Overview of Genetic Algorithm

Optimization techniques are the techniques used to discover the best solution out of all the possible solutions available under the constraints present. The genetic algorithm is one such optimization algorithm built based on the natural evolutionary process of our nature. The idea of Natural Selection and Genetic Inheritance is used here. It uses guided random search, unlike other algorithms, i.e., finding the optimal solution by starting with a random initial cost function and then searching only in the space with the least cost (in the guided direction). Suitable when you are working with huge and complex datasets.

What is a Genetic Algorithm?

The genetic algorithm is based on the genetic structure and behaviour of the chromosome of the population. The following things are the foundation of genetic algorithms.

Each chromosome indicates a possible solution. Thus the population is a collection of chromosomes.
A fitness function characterizes each individual in the population. Greater fitness better is the solution.
Out of the available individuals in the population, the best individuals are used to reproduce the next generation offsprings.
The offspring produced will have features of both the parents and is a result of mutation. A mutation is a small change in the gene structure.

Phases of Genetic Algorithm

Below are the different phases of the Genetic Algorithm:

1. Initialization of Population(Coding)

Every gene represents a parameter (variables) in the solution. This collection of parameters that forms the solution is the chromosome. The population is a collection of chromosomes.

THE DATA =>

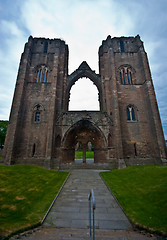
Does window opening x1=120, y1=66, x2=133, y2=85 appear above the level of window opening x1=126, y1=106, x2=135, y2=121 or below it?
above

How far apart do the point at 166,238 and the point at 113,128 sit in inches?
503

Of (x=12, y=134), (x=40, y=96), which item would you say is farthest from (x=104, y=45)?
(x=12, y=134)

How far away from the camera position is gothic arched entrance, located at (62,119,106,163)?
1526 centimetres

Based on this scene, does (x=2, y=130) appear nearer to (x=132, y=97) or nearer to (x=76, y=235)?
(x=132, y=97)

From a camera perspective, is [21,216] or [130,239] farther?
[21,216]

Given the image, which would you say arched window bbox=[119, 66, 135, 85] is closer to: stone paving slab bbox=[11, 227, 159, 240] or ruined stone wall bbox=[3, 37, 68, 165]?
ruined stone wall bbox=[3, 37, 68, 165]

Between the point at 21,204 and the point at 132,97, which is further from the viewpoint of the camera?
the point at 132,97

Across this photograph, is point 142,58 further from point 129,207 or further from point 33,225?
point 33,225

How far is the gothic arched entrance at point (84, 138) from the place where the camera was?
50.1 feet

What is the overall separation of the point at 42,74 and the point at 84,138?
13.2m

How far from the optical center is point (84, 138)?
58.1 ft

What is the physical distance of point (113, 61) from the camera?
18.3 metres

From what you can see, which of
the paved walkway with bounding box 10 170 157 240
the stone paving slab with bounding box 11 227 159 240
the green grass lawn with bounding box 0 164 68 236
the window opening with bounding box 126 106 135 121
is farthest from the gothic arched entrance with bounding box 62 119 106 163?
the stone paving slab with bounding box 11 227 159 240

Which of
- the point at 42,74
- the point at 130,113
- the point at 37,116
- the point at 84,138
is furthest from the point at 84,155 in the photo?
the point at 42,74
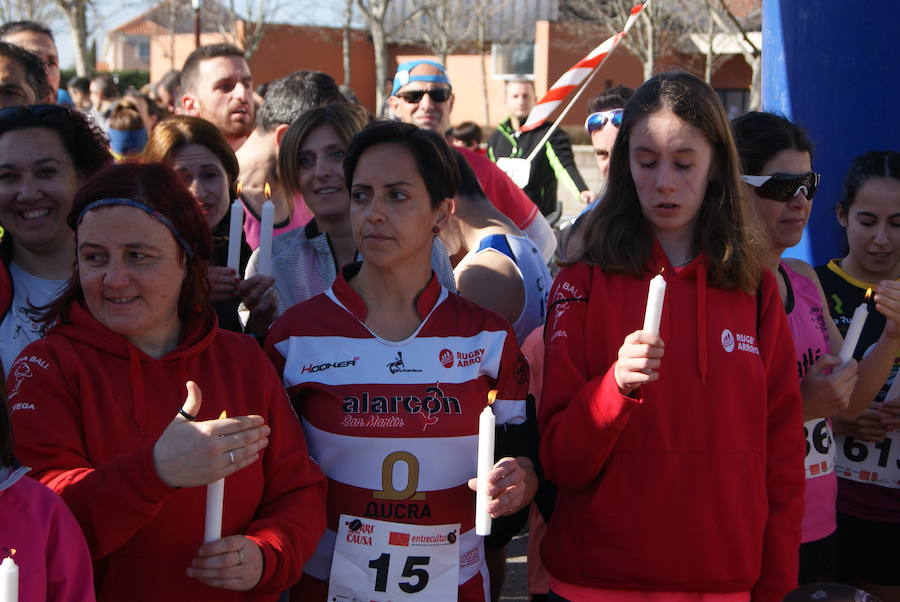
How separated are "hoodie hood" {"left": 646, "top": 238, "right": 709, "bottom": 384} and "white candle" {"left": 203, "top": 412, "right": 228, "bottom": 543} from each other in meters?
1.30

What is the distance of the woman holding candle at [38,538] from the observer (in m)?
1.96

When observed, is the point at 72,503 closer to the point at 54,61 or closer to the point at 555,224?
the point at 54,61

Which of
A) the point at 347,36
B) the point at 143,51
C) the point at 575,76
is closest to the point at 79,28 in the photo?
the point at 347,36

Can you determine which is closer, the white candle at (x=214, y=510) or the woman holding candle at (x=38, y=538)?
the woman holding candle at (x=38, y=538)

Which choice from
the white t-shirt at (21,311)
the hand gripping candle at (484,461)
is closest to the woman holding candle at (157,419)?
the white t-shirt at (21,311)

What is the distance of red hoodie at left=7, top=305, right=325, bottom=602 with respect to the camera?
2256mm

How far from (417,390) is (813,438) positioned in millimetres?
1424

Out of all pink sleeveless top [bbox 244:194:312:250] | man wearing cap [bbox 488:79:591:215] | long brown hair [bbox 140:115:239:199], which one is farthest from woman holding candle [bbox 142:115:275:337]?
man wearing cap [bbox 488:79:591:215]

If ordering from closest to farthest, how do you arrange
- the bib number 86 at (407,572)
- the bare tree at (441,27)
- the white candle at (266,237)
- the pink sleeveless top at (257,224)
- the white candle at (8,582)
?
the white candle at (8,582) → the bib number 86 at (407,572) → the white candle at (266,237) → the pink sleeveless top at (257,224) → the bare tree at (441,27)

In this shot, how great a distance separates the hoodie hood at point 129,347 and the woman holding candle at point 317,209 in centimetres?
101

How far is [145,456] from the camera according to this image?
2.21 metres

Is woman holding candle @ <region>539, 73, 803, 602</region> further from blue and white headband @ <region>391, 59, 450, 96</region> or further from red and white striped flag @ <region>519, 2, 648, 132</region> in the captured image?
red and white striped flag @ <region>519, 2, 648, 132</region>

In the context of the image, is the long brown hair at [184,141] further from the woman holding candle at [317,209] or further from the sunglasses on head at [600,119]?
the sunglasses on head at [600,119]

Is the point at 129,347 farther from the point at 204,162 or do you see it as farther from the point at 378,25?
the point at 378,25
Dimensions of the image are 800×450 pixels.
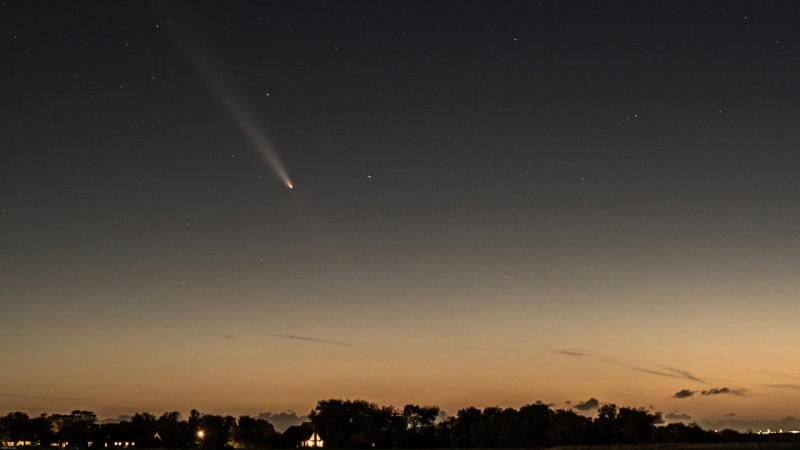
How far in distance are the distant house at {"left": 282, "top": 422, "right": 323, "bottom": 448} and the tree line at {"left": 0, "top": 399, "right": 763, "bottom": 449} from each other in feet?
0.60

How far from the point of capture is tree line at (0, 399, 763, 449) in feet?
292

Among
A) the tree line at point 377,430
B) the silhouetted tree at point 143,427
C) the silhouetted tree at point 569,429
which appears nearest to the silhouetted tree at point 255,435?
the tree line at point 377,430

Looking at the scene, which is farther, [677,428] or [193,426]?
[193,426]

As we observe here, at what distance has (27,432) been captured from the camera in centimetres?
15862

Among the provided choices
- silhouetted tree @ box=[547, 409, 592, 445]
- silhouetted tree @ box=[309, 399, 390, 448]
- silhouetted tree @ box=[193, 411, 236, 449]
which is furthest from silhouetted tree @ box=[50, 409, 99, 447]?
silhouetted tree @ box=[547, 409, 592, 445]

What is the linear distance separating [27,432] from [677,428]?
12769 cm

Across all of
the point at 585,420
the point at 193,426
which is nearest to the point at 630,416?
the point at 585,420

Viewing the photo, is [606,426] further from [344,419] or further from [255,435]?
[255,435]

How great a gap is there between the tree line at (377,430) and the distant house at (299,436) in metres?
0.18

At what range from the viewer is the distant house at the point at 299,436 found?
128 m

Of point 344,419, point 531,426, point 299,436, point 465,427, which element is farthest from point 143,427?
point 531,426

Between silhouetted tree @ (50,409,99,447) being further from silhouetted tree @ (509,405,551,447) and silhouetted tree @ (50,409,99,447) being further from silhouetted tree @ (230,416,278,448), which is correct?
silhouetted tree @ (509,405,551,447)

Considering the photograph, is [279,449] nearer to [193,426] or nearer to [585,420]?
[193,426]

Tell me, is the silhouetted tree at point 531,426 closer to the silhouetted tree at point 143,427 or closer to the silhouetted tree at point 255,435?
the silhouetted tree at point 255,435
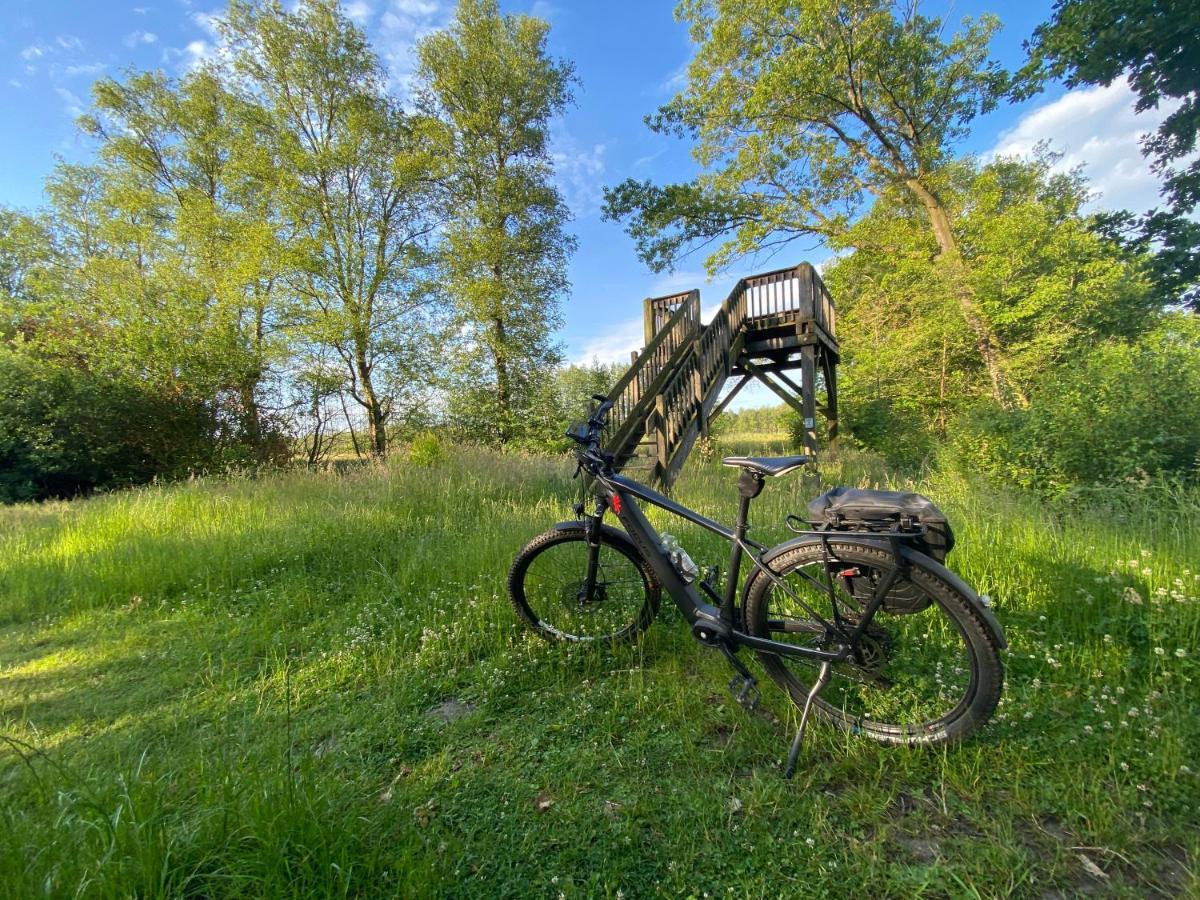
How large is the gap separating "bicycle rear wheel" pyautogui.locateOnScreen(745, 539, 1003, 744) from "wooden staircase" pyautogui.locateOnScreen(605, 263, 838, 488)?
292 centimetres

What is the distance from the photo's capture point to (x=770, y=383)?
943cm

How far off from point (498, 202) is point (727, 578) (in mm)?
13179

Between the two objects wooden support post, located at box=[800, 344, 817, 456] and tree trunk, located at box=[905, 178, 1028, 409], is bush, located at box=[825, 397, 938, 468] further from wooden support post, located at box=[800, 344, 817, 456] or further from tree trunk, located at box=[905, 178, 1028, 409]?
wooden support post, located at box=[800, 344, 817, 456]

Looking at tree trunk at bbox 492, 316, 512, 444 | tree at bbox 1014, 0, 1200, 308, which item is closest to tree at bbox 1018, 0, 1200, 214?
tree at bbox 1014, 0, 1200, 308

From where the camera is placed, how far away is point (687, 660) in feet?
7.77

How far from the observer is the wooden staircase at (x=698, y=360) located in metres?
5.75

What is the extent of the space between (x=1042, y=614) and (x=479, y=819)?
9.32 feet

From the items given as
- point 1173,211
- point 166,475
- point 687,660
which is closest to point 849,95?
point 1173,211

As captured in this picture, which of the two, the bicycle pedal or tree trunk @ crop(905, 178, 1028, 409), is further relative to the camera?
tree trunk @ crop(905, 178, 1028, 409)

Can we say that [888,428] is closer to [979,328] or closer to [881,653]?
[979,328]

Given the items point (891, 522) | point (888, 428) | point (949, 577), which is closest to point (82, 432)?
point (891, 522)

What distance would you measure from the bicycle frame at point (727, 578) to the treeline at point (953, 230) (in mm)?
4108

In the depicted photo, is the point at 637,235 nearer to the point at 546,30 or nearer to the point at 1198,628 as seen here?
the point at 546,30

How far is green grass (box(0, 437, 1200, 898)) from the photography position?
125cm
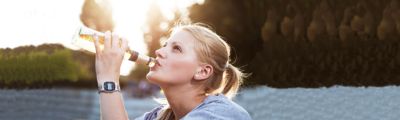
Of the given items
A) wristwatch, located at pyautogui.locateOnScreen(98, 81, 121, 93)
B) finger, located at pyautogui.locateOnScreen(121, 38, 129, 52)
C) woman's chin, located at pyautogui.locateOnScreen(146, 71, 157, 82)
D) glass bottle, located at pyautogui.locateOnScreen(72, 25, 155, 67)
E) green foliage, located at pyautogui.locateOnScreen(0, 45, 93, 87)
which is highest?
finger, located at pyautogui.locateOnScreen(121, 38, 129, 52)

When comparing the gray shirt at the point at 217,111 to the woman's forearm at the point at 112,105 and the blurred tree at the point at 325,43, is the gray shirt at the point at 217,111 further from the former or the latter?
the blurred tree at the point at 325,43

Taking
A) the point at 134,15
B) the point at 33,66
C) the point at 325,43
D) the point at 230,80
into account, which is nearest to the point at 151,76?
the point at 230,80

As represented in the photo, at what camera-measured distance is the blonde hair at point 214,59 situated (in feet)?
8.11

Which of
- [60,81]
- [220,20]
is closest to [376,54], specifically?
[220,20]

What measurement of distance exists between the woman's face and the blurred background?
180 cm

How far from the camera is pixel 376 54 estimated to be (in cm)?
546

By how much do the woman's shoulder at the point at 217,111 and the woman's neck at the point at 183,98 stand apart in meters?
0.12

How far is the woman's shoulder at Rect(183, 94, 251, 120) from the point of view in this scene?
2.31 meters

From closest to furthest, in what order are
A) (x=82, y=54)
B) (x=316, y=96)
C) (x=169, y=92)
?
1. (x=169, y=92)
2. (x=316, y=96)
3. (x=82, y=54)

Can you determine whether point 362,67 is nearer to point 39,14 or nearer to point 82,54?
point 39,14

ACTIVITY 1 => Transcribe the genetic algorithm overview word for word, everything from "A fitness function" down to "chromosome. The population is a collection of chromosomes.".
ACTIVITY 2 =>
Using the genetic algorithm overview, answer these questions:
(a) What does each chromosome indicate?
(b) How does the overview define a mutation?
(c) What does every gene represent?
The lines placed after the genetic algorithm overview are separate material.

ANSWER SPACE 1 =>
A fitness function characterizes each individual in the population. Greater fitness better is the solution.
Out of the available individuals in the population, the best individuals are used to reproduce the next generation offsprings.
The offspring produced will have features of both the parents and is a result of mutation. A mutation is a small change in the gene structure.

Phases of Genetic Algorithm

Below are the different phases of the Genetic Algorithm:

1. Initialization of Population(Coding)

Every gene represents a parameter (variables) in the solution. This collection of parameters that forms the solution is the chromosome. The population is a collection of chromosomes.

ANSWER SPACE 2 =>
(a) A possible solution.
(b) A small change in the gene structure.
(c) A parameter (variables) in the solution.